Investigating the financials
The primary goal of purchasing an investment property is to generate income. With that, one of the most important things for an investor to do during the due diligence phase is to verify the financials of the property. This means reviewing existing leases (if the property is already rented), verifying rent rolls, and if possible, talking to other owners/investors in the community and seeing what they charge (to make sure you are charging market rent).
Most property management companies have software that can produce written verification of rental income pretty quickly. But if the property is managed by the owner, you may have to ask for bank statements or some other proof that the property is indeed generating the income that they claim it is.
If the property is governed by a homeowners association (HOA), they will have their own set of financials (as well as covenants and by-laws) that you need to review. Make sure you go over the balance sheet, budget(s), and statement of reserves on a line-by-line basis. The balance sheet will give you a snapshot of the HOA’s financial status. Hopefully, you’ll find that the HOA has more assets than liabilities. The budget should forecast income and expenses for the upcoming year, but be careful to also pay attention to the variance between what was budgeted and what was actually spent. If there are any large discrepancies, ask the company managing the HOA the reason behind that. Lastly, the statement of the reserves will show how much the HOA has set aside for a “rainy” day. This amount has to be enough to also cover deferred maintenance, such as day-to-day repairs or roof replacements in the case of a condo or townhome HOA.

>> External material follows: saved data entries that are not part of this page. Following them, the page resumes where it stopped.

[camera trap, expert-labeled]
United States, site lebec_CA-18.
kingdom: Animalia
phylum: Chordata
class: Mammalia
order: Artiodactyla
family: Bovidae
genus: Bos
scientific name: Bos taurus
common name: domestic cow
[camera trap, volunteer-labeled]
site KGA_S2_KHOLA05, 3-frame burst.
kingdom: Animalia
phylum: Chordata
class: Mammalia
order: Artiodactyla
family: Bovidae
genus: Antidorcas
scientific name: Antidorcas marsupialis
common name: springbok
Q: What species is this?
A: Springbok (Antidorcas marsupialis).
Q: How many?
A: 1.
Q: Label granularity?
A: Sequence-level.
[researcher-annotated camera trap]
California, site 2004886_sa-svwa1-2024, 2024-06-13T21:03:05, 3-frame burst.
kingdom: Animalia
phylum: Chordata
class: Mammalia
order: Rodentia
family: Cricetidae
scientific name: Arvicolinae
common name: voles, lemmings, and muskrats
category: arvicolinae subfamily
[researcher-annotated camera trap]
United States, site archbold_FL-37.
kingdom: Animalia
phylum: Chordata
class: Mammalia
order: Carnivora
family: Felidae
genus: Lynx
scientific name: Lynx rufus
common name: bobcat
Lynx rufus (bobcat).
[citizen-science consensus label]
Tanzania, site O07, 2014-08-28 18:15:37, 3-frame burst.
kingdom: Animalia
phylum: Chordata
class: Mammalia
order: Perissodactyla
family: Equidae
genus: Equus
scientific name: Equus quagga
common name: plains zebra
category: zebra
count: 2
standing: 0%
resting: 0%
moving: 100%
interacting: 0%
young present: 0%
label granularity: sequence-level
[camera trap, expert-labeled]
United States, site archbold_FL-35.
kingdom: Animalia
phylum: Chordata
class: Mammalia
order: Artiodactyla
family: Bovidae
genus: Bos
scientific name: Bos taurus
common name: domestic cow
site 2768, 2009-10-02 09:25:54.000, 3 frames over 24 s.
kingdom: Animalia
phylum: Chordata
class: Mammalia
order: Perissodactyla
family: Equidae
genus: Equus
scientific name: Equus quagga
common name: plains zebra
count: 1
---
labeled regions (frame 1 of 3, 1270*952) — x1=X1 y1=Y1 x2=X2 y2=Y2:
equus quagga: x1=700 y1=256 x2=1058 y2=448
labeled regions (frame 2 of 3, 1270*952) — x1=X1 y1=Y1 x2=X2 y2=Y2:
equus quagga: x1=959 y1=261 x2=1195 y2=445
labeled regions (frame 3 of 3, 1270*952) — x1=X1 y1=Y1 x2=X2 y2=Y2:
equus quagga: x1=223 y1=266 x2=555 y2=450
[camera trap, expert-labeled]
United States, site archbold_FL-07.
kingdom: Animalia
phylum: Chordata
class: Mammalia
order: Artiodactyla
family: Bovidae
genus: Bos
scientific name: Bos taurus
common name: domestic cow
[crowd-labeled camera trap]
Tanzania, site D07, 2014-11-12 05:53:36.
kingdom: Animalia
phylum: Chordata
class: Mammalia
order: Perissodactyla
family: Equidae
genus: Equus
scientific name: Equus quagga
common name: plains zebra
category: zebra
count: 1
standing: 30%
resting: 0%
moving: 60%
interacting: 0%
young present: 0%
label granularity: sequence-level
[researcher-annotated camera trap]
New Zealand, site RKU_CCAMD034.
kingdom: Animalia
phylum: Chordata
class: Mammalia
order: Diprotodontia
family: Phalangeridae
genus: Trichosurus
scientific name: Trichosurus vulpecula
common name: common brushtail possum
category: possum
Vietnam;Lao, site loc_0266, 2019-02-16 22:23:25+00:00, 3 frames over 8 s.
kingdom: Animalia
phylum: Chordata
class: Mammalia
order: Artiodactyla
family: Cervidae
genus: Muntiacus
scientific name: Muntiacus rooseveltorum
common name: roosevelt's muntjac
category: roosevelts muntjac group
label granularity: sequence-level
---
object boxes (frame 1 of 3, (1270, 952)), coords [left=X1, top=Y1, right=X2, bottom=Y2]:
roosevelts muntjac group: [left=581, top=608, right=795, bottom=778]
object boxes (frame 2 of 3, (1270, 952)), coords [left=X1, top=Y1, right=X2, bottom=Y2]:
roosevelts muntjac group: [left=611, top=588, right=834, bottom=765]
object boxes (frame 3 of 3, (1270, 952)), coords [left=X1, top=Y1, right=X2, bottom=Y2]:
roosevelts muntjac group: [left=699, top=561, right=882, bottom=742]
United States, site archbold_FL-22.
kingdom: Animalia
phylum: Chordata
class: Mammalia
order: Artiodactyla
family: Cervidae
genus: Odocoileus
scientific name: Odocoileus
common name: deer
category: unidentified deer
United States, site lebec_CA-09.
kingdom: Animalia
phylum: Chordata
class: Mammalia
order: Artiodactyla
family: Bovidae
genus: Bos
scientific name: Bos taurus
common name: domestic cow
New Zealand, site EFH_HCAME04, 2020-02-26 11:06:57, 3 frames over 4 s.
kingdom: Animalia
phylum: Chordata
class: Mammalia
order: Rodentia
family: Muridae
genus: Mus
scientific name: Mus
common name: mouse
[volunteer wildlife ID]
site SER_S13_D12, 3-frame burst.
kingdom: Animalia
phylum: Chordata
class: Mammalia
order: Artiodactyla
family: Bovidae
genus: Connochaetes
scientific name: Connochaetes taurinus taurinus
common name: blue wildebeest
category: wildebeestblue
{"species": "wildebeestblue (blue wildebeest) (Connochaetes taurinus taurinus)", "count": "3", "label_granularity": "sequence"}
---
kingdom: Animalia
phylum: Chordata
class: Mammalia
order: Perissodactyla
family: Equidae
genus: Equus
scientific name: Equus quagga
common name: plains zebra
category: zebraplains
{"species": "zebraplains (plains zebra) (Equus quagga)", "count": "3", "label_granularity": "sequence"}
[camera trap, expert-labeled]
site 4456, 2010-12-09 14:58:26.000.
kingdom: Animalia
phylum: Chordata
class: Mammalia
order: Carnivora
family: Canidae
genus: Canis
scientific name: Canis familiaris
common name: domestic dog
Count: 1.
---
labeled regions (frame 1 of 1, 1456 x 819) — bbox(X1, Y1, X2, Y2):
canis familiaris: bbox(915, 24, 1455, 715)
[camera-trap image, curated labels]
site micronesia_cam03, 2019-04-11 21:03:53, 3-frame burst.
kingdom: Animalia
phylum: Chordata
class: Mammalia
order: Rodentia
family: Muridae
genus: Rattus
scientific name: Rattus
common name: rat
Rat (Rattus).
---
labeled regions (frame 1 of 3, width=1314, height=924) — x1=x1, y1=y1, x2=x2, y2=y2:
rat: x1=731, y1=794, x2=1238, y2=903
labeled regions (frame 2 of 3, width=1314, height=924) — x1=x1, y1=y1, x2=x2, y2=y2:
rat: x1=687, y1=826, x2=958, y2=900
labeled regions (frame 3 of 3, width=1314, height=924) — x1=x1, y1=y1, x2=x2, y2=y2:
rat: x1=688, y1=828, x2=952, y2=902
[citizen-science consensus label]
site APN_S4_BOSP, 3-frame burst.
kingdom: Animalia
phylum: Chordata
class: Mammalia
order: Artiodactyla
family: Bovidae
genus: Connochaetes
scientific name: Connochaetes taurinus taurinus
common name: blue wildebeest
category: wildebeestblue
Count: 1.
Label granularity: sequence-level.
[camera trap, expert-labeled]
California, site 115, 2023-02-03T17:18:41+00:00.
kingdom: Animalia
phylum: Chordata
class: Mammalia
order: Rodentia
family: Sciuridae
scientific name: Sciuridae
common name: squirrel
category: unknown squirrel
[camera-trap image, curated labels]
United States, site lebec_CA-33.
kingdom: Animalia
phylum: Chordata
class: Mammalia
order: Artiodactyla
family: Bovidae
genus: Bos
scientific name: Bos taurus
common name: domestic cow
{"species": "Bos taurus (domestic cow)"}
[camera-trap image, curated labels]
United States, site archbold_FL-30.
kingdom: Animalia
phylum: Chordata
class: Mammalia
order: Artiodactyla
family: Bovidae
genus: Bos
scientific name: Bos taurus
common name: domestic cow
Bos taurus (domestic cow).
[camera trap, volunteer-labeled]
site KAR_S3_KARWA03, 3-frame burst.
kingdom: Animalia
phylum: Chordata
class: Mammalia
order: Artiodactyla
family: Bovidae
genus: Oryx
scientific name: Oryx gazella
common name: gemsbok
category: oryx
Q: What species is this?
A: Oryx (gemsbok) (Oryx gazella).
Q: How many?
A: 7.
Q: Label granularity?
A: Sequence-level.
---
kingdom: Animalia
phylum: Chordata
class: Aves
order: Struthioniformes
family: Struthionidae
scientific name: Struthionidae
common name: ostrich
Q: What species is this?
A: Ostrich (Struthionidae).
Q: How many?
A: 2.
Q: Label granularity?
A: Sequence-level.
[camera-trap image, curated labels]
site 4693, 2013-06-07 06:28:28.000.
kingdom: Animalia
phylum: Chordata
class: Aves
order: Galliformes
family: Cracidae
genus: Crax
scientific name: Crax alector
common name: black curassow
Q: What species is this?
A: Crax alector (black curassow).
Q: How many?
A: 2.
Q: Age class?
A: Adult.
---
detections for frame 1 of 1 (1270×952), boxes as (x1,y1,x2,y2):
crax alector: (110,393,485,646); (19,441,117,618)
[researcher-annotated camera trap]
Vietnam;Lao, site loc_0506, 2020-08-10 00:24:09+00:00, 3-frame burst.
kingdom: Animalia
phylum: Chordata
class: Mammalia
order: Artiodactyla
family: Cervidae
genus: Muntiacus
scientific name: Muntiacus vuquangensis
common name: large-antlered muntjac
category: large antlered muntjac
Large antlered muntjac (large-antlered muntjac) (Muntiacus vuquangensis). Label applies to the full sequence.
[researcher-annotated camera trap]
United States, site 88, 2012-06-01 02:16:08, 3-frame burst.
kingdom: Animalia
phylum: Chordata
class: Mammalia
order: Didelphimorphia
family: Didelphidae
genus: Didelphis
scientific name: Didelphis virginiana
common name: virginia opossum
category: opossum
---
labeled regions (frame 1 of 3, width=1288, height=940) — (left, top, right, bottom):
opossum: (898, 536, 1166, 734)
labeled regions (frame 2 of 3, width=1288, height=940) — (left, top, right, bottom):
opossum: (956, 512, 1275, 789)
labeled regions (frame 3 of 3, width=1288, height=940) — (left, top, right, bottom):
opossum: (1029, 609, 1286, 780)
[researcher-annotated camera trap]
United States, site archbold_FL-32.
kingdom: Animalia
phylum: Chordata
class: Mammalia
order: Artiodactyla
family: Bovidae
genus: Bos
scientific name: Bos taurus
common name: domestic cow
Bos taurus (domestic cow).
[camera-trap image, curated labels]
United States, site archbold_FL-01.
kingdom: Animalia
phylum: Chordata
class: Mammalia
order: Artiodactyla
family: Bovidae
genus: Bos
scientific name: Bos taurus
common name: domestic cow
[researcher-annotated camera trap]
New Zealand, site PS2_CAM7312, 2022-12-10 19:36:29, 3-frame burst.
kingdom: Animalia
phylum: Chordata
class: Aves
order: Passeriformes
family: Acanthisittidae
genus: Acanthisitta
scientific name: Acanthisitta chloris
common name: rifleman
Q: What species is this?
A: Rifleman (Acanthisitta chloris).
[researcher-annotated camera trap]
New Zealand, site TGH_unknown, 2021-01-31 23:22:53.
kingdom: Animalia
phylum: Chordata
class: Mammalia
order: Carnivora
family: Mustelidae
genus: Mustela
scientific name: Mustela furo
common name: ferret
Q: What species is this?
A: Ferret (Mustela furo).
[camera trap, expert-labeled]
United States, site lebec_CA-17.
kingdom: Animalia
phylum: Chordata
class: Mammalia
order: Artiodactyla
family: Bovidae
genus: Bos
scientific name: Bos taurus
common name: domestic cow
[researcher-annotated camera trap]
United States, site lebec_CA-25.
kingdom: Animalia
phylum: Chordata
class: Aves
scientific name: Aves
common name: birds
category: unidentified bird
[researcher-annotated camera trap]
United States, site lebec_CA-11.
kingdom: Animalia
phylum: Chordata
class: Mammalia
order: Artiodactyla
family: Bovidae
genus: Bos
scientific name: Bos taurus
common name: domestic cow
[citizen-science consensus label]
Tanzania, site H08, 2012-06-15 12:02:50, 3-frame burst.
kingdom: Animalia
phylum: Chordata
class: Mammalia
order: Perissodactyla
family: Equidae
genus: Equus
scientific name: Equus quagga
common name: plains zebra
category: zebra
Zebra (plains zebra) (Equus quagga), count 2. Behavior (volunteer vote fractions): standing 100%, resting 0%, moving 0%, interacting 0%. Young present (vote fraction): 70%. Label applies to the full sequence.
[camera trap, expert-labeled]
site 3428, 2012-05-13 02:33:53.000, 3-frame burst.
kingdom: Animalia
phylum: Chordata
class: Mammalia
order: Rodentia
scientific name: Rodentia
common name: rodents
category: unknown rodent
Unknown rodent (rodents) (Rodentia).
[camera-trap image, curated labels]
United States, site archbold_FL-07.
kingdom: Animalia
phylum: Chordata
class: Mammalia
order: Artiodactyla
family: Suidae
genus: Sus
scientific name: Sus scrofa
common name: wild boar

Evaluating the condition of the property
Besides the financial health of the property, it is also important to inspect the major systems. Take a close look for anything in poor shape that could affect your bottom line down the road. Everything has a life cycle, so verifying the age of the hot water heater, HVAC system, and roof and comparing it to its average life span will give you a rough idea of how much more use you can get out of it before a full replacement is needed.
This is a step that both investors and primary home buyers should consider because the replacement of the aforementioned big-ticket items can be costly. You want to know ahead of time if a repair that could cost you thousands is imminently approaching. When it is an expected expense that you are able to save for, it is much easier to deal with rather than being hit with a large, unexpected expense down the road.
Once the inspection is completed, the home inspector will provide a report detailing problems with the house that need to be corrected, both large and small. Depending on your timeline to closing, the seller may offer a credit for repairs to be done or complete some of the repairs themselves. For any repairs that you as the buyer will be responsible for, it is a good idea to contact multiple contractors for estimates. Bidding the work out will ensure that you are not overpaying for any repairs.
Also during this time, if the home inspector has uncovered any larger issues that are structural, plumbing, electrical, etc. in nature, they will recommend that you consult a contractor in that specific area of expertise. This is because the home inspector is a generalist while for example, a structural engineer, is a specialist. You want to be sure that you get the seal of approval from as many qualified, experienced tradespeople as possible.
The bottom line
Throughout the process, keep in mind that everything in real estate is negotiable. If you find something that doesn’t sit well with you, then consider backing out or asking for a reduced purchase price.
Many buyers who are not as experienced are hesitant when it comes to negotiating, as they think it comes across as tacky. However, real estate is the one industry where negotiating is expected. Don’t let the opportunity to negotiate pass you buy. Otherwise, you could be passing up thousands of dollars in savings.